More than 100 people are still thought to be trapped inside collapsed building after Saturday's quake in Tainan.

    An eight-year-old girl has been pulled alive from the wreckage of a collapsed building in Tainan, the fourth to be rescued on Monday, more than 60 hours after a powerful quake struck southern Taiwan.

    Rescuers also saved the girl's aunt as they raced against time to find more than 100 residents buried deep in the ruins of the toppled Wei-guan Golden Dragon Building. 

    Earlier on Monday, two more people - a man and a woman - were pulled from the rubble, as the official death toll rose to 38..

    Local legislator Wang Ting-yu told reporters that the rescued woman, Tsao Wei-ling, was found shielded under the body of her dead husband. Their two-year-old son, who was also killed, was found lying nearby.

    Rescuers also confirmed that the other survivor - a man called Li Tsung-tian - had been pulled out of the rubble.

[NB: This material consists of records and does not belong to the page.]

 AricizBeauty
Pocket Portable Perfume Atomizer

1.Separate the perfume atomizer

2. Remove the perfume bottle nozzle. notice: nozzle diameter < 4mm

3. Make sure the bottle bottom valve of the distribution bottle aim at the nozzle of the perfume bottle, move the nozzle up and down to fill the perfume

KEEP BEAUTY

    Rescue efforts are focused on the wreckage of the 17-storey building, where 117 people are listed as missing.

    More than 100 people were missing after a 6.4-magnitude earthquake struck southern Taiwan, authorities said [EPA]

    Al Jazeera's Rob McBride, reporting from outside the collapsed building, said the rescue effort had reached a critical point.

    "It has been three days, and it's understood that those stuck under the rubble and still alive won't be able to last longer without food and water.

    "Lots of questions are being asked about how this building was constructed. There are a lot of stories floating around about the builder. You could almost say he is the most wanted man in Taiwan right now. Everyone is trying to find him," he said.

    William Lai, the Tainan mayor, said Tsao and Li were the only signs of life at present, although rescuers were continuing to look for others.

    "We have not given up on even the tiniest of possibilities," he told reporters.

    Rescuers continued to scramble over the twisted wreckage of the building as numbed family members stood around, waiting for news of missing relatives.


    READ MORE: Powerful earthquake rocks southern Taiwan


    President-elect Tsai Ing-wen, who won the election last month, said there needed to be a "general sorting out" for old buildings to make sure they were able to cope with disasters such as earthquakes.

    "There needs to be a continued strengthening of their ability to deal with disasters," she said during a visit in Tainan.

    Outgoing president Ma Ying-jeou is also scheduled to visit.

    Chinese President Xi Jinping conveyed condolences to the victims, state news agency Xinhua reported late on Sunday, and repeated Beijing's offer to provide help.